Die Struktur des Gedichts ist in Strophen gegliedert, die jeweils einen spezifischen Aspekt der Botschaft hervorheben. Die ersten Strophen fordern das Herz auf, still zu sein und sich der göttlichen Führung zu unterwerfen. Die Ungeduld wird als hinderlich dargestellt, während die Ruhe als Weg zur Erleuchtung und zum Frieden gepriesen wird. Es wird die Vergänglichkeit des irdischen Lebens betont, wodurch der Fokus auf die Ewigkeit und die Hoffnung auf ein Leben nach dem Tod gelenkt wird. Die „dunkle Pforte“ und die „Gräber“ sind Metaphern für den Tod, der als unausweichlich dargestellt wird, während die „Vaterhuld“ und der „ferne Aufgang“ das Versprechen auf Erlösung und ewiges Leben verkörpern.
Schenkendorfs Sprache ist schlicht und ergreifend, was dazu dient, die Botschaft zugänglicher und tiefgründiger zu machen. Wiederholungen, wie „sei stille, Herz, nur stille“ und „stumm und still“, verstärken die zentrale Botschaft der Ruhe und des Vertrauens. Die Verwendung von Begriffen wie „Vaters Huld“, „ew′gen Vaters Huld“ und „rothen Gluten“ erzeugt Bilder von Wärme, Geborgenheit und göttlicher Liebe. Diese Bilder wirken tröstlich und sollen das Herz von seinen Ängsten und seiner Ungeduld befreien. Die poetische Qualität des Gedichts liegt in seiner Einfachheit und seiner Fähigkeit, tiefgreifende religiöse und philosophische Konzepte in leicht verständlicher Form zu vermitteln.

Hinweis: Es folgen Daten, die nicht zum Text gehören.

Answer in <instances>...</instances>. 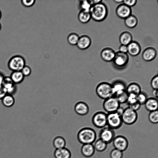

Das Gedicht atmet den Geist der Romantik, in der die Sehnsucht nach dem Göttlichen und die Suche nach Trost in einer von Unsicherheit geprägten Welt zentrale Themen waren. Die Betonung der Demut, des Vertrauens und der Hoffnung auf ein ewiges Leben spiegelt die religiösen Überzeugungen des Dichters wider und bietet dem Leser eine Quelle der Beruhigung und Orientierung. Die Botschaft des Gedichts ist zeitlos und spricht auch heute noch Menschen an, die nach Sinn, Trost und innerem Frieden suchen.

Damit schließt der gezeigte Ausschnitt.